Congressional Considerations

Because the Supreme Court rejected Consumers' Research's constitutional challenge to the USF funding mechanism, the FCC can continue funding and implementing the universal service support programs authorized by Section 254. Congress may, however, amend Section 254 to create new or different programs or to direct the FCC to reform or cease universal service support.

FCC v. Consumers' Research is not necessarily the last word on the constitutionality of the USF. The Court's opinion stated that the case presented no occasion to address nondelegation issues raised specifically by Sections 254(c)(3) and 254(h)(2), provisions that apply to "additional" and "advanced" services. In dissent, Justice Gorsuch argued that the Court's reasoning about why Section 254 includes an intelligible principle does not apply to these two provisions because the FCC may designate services as "additional" or "advanced" services even if they would not otherwise qualify for a universal service program under the statute. Justice Gorsuch contended that Consumers' Research remains free to challenge funding for programs authorized by Sections 254(c)(3) and 254(h)(2).

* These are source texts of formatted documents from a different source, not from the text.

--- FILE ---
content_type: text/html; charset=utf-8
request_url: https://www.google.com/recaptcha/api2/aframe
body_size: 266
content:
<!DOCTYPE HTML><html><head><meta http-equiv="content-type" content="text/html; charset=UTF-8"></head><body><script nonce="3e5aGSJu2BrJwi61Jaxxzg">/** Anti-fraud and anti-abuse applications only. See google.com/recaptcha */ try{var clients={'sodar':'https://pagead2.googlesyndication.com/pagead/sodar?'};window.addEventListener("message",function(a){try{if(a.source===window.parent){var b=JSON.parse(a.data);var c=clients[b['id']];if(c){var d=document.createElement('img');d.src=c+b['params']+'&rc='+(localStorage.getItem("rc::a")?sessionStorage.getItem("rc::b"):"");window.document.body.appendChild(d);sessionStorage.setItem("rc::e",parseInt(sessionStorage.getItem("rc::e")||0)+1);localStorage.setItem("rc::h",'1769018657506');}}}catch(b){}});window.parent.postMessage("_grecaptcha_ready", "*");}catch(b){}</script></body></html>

The Supreme Court's decision in FCC v. Consumers' Research reaffirmed that the intelligible principle test governs its evaluation of nondelegation challenges. That reaffirmation was not a foregone conclusion. As mentioned, a number of Justices appeared willing to reconsider the test. One commentator explains how—looking to several opinions from 2019—"one could count to five" votes "to ditch the intelligible principle test and embrace a more-exacting nondelegation doctrine." Amici in FCC v. Consumers' Research, including the Chamber of Commerce of the United States of America, had argued that this case provided an opportunity for the Court to take that step. The majority's unwillingness to do so may indicate that the current Court is content to leave the intelligible principle test in place.

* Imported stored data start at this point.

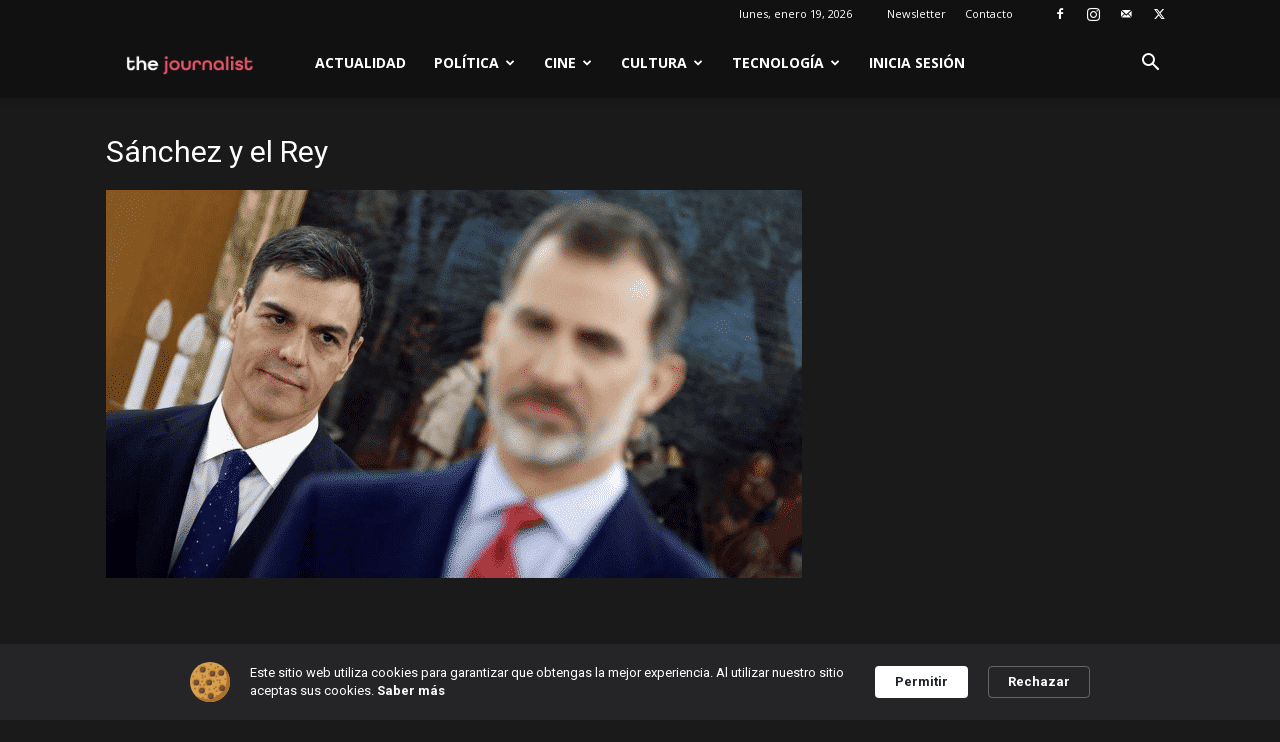

--- FILE ---
content_type: text/html; charset=utf-8
request_url: https://www.google.com/recaptcha/api2/aframe
body_size: 269
content:
<!DOCTYPE HTML><html><head><meta http-equiv="content-type" content="text/html; charset=UTF-8"></head><body><script nonce="njEF8CyUj_O23zxfy4qkGA">/** Anti-fraud and anti-abuse applications only. See google.com/recaptcha */ try{var clients={'sodar':'https://pagead2.googlesyndication.com/pagead/sodar?'};window.addEventListener("message",function(a){try{if(a.source===window.parent){var b=JSON.parse(a.data);var c=clients[b['id']];if(c){var d=document.createElement('img');d.src=c+b['params']+'&rc='+(localStorage.getItem("rc::a")?sessionStorage.getItem("rc::b"):"");window.document.body.appendChild(d);sessionStorage.setItem("rc::e",parseInt(sessionStorage.getItem("rc::e")||0)+1);localStorage.setItem("rc::h",'1768851982343');}}}catch(b){}});window.parent.postMessage("_grecaptcha_ready", "*");}catch(b){}</script></body></html>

The Court could, however, reassess the standard governing nondelegation challenges in a future case. In addition, leaving the intelligible principle test in place does not necessarily suggest a willingness to rubber stamp delegations of authority. The majority opinion, Justice Kavanaugh's concurrence, and the dissent all emphasized that the acceptable degree of delegated discretion varies according to "the scope of the power congressionally conferred." Justice Kavanaugh also highlighted separate legal doctrines that can cabin the executive branch's exercise of delegated authority. He pointed to recent applications of the major questions doctrine and the Court's overruling of Chevron deference. Those cases, Justice Kavanaugh argued, require that executive agencies act within the scope of applicable statutory authorizations and reflect a presumption that statutory authorizations do not impliedly delegate authority to issue rules of great political and economic significance. The opinions in FCC v. Consumers' Research thus identify several tools the Court may use in future cases to scrutinize delegations of authority. Under the intelligible principle test, the Court could hold that a delegation of broad power requires enhanced statutory boundaries to limit an agency's discretion. The Court may also reject an agency's claim that a statute authorizes its actions based on the major questions doctrine or a de novo review of the statute.